The persistent lung alterations caused by the 2019 coronavirus disease (COVID-19) due to severe disease are already common knowledge. This research aimed to identify potential contributors to interstitial lung disease among hospitalized patients with COVID-19 pneumonia. Retrospective studies were conducted on patients hospitalized with COVID-19 pneumonia between June 2020 and March 2021. Information such as smoking habits, co-existing conditions, results of reverse transcriptase polymerase chain reaction testing results, laboratory parameters at the time of diagnosis, oxygen support, corticosteroid use (including dosage and duration of use), and the need for intensive care unit care were documented. At their 3-6 month checkup, participants in the study had taken high-resolution computed tomography (HRCT) scans. If a follow-up HRCT showed parenchymal abnormalities other than pure ground-glass opacities, the patients were diagnosed with residual parenchymal lung disease (the residual disease group). Patients with normal chest radiographs or HRCTs at their follow-up appointments or with only pure ground-glass opacities served as a control group. Patients in 2 groups were compared across various variables, including demographics, aberrant laboratory results, diagnoses, and treatments administered in the intensive care unit (ICU). There were 446 participants in total. The distribution was clearly male at a mean ± SD of 58.4 ± 13.87 years, with 257 males (57.6%) making up the total. The HRCT findings in 55 of the individuals were normal, but 157 of the lung parenchyma were abnormal. Age, sex, corticosteroid medication, and ICU admission were all significant predictors of the development of interstitial lung disease in a univariate logistic regression analysis (P<.001, P=.003, P<.001, and P<.001, respectively).

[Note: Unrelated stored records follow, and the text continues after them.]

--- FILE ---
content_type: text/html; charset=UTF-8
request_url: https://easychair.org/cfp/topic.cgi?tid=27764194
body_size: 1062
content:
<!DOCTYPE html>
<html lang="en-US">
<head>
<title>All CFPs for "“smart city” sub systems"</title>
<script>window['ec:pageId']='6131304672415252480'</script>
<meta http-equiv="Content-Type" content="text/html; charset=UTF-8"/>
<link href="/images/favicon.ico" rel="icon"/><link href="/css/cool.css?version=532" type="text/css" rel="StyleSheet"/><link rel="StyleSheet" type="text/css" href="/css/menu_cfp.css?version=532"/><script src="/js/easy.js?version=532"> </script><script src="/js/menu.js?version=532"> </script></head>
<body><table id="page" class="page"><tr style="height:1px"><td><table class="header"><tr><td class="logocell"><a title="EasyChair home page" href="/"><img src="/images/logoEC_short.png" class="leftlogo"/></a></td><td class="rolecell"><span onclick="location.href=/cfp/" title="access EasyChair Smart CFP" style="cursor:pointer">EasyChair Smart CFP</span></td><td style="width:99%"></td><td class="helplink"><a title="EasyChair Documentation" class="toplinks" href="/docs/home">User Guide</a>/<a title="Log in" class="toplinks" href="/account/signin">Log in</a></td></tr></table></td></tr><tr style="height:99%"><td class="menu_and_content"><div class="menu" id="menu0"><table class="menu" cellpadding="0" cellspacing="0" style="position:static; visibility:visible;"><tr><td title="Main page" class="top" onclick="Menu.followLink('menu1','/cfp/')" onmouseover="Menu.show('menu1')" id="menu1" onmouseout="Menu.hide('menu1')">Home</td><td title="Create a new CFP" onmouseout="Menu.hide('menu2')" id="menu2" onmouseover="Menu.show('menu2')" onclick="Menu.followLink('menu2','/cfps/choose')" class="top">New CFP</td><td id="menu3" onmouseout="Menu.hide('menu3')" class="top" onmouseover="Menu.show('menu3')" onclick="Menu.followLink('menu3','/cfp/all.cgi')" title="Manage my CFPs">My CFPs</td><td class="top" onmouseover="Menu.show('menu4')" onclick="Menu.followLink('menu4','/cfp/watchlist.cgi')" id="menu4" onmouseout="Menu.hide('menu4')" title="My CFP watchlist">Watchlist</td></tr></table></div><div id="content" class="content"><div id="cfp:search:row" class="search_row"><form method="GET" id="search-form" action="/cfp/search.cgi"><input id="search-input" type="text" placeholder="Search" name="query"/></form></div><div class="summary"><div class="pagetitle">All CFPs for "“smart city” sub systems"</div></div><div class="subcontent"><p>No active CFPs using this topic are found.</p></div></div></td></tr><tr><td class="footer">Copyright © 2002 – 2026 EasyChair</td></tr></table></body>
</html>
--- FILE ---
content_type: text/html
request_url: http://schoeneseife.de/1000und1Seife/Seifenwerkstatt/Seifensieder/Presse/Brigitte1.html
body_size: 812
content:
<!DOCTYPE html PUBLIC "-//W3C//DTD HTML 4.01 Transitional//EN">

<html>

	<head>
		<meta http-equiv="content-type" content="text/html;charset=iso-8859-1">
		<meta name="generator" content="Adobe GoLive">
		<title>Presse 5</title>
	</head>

The residual disease group had significantly higher leukocyte and neutrophil counts and lower lymphocyte counts (P < .001, P < .001, P = .004, respectively). Correlated with these findings, neutrophil-to-lymphocyte ratios and platelet-to-lymphocyte ratios were significantly higher in the residual disease group (P < .001 and P = .008, respectively).

About 1/3rd of patients hospitalized with COVID-19 pneumonia had residual parenchymal illness 3 months after being released. Males of advanced age and those with more severe disease criteria were shown to be at increased risk for developing interstitial lung disease.